If you have been watching the Olympics or sports in general, you are aware in each race there is a strategy in place. If it is executed to the satisfaction of the coaches and athletes, a success is achieved, If a medal results so much the better. In the world of dividend paying stocks – the writer recently reread a book called Billion Dollar Lessons by Paul Carroll and Chunka Mui, Portfolio Books, 2008. The book is subtitled What Can You Learn for the Most Inexcusable Business Failures of the last 25 Years,
This blogs often highlights great stories of the past that continue as the companies pay dividends well into the future, but the reality in the marketplace is there is as much failure as there is success.

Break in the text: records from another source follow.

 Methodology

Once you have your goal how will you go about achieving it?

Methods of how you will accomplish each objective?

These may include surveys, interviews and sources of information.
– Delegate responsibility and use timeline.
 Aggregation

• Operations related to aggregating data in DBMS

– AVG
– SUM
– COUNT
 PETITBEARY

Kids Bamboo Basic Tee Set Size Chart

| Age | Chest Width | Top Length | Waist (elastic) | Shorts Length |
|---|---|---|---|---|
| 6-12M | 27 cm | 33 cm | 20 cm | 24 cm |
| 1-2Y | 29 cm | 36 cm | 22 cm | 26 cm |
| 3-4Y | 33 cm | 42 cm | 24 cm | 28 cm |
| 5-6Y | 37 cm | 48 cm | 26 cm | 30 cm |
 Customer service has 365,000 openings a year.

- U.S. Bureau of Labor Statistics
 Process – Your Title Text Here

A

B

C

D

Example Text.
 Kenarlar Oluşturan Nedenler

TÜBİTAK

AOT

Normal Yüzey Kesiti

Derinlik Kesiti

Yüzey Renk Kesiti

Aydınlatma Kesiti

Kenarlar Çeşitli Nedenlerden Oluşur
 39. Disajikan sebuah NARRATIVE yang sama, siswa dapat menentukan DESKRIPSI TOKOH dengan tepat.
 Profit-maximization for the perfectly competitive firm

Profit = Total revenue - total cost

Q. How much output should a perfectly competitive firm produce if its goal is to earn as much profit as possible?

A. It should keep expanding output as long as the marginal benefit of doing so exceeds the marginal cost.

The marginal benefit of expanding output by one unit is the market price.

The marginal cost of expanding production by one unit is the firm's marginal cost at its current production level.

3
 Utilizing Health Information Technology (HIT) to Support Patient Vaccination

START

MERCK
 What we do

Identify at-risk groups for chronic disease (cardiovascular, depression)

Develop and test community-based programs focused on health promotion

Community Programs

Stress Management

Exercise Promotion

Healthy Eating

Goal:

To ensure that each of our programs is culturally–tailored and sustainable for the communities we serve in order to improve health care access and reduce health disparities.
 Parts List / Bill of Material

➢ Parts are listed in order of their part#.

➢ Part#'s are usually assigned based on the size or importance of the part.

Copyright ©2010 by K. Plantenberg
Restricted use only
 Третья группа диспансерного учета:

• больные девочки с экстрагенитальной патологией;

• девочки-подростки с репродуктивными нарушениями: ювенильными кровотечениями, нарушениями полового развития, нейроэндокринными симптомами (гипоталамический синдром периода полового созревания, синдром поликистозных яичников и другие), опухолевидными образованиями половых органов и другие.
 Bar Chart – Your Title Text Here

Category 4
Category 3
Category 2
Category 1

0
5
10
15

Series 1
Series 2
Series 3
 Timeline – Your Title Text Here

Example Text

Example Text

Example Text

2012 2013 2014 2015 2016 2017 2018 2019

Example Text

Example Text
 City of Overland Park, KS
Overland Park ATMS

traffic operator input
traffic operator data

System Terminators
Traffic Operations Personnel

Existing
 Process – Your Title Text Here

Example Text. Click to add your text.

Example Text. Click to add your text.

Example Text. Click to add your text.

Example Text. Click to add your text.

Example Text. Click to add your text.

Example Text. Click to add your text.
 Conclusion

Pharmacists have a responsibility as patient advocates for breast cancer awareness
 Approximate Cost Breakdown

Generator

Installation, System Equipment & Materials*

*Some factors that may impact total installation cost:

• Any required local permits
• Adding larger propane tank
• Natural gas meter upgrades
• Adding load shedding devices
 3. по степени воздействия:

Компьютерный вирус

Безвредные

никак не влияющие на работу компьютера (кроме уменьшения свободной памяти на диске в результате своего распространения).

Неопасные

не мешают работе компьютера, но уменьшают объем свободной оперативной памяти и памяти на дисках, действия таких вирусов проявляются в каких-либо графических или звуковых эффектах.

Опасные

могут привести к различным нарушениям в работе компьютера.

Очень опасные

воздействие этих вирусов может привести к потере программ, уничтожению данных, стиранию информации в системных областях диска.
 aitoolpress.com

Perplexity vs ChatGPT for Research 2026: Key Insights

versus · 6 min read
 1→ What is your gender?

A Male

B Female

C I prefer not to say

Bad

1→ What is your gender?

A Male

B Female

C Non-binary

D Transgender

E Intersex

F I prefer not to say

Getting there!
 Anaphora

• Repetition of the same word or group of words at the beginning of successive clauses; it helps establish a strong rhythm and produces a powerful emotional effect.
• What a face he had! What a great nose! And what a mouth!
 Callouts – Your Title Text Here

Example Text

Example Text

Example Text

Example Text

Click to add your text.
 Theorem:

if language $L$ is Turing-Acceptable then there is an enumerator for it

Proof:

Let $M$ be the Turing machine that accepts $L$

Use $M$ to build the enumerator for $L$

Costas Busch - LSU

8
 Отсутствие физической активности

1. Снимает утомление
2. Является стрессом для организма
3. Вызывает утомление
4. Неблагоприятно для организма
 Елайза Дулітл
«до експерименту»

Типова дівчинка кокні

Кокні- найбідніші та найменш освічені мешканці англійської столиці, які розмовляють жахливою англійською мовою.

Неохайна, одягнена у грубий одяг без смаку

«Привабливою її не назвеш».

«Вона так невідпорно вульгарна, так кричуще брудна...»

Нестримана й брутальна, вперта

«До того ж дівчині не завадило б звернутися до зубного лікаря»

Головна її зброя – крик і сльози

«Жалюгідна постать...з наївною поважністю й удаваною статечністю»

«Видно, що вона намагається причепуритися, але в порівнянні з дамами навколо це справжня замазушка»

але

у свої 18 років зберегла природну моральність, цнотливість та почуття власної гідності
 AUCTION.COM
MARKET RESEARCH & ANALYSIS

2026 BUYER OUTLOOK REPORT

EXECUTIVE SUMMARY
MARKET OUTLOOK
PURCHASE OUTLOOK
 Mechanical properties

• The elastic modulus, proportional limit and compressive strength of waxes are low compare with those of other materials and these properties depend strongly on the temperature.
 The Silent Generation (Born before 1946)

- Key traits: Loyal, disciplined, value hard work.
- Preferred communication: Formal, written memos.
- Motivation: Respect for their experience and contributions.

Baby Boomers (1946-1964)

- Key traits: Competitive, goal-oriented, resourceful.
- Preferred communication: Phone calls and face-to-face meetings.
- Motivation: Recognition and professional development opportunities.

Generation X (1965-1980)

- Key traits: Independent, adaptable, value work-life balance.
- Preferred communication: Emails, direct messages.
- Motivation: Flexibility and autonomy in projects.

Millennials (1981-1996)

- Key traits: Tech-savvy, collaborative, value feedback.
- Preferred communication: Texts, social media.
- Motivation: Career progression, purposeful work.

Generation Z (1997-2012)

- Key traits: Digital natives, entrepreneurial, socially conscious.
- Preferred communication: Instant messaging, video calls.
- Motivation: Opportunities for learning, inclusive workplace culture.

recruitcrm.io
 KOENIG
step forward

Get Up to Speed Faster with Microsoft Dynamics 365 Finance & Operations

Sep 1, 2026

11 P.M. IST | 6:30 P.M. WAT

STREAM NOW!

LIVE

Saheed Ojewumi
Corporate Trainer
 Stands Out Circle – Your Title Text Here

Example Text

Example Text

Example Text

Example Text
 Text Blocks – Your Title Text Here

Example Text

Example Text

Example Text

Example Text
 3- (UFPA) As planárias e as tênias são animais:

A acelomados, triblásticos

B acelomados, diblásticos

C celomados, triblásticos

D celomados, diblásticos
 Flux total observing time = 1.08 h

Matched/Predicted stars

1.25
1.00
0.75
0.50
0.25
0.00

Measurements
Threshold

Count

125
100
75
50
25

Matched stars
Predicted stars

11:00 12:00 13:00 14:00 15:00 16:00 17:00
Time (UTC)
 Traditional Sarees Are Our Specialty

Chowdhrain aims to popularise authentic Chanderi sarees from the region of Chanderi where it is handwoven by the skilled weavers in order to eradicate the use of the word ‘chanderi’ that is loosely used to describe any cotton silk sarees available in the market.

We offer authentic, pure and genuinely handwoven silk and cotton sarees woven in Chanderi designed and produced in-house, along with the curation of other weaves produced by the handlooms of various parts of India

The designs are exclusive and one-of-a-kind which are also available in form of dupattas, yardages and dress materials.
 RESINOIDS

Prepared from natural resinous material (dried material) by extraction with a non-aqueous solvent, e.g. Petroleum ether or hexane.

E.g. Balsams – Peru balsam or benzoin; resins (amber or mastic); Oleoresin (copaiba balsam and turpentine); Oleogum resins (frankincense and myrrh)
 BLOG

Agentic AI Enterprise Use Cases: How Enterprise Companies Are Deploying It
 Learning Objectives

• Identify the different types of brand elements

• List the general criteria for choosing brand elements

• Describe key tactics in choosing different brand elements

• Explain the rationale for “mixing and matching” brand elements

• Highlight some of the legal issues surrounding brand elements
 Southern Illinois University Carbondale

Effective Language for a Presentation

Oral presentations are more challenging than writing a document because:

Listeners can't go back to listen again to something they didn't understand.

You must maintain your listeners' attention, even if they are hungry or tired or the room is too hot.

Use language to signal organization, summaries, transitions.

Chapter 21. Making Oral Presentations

In the book, the authors do not say these strategies are wrong, but with Murphy’s law something that can go wrong often times does.
The 7 strategies dividend holders have to watch for (because loss billions generally means you had to make billions) are Synergy – the whole is great than the sum of the parts; Financial Engineering – the aggressive use of legitimate accounting or financial mechanisms; Rollups – buying small companies and making a big one for efficiencies; Staying the course – with a clear threat at hand, doing the same thing the company has always done; Adjacencies – moving into a adjacent market to stretch itself; Riding technology – the technology the management backs does not become industry standard or changes drastically; Consolidations – Buying your competitor except your competitor does not operate like you think it does.
Over the next few columns – the examples will be elaborated on, for today you can think of when you have heard the strategies before and continue to hear them.
There are always more questions than answers – to raising questions.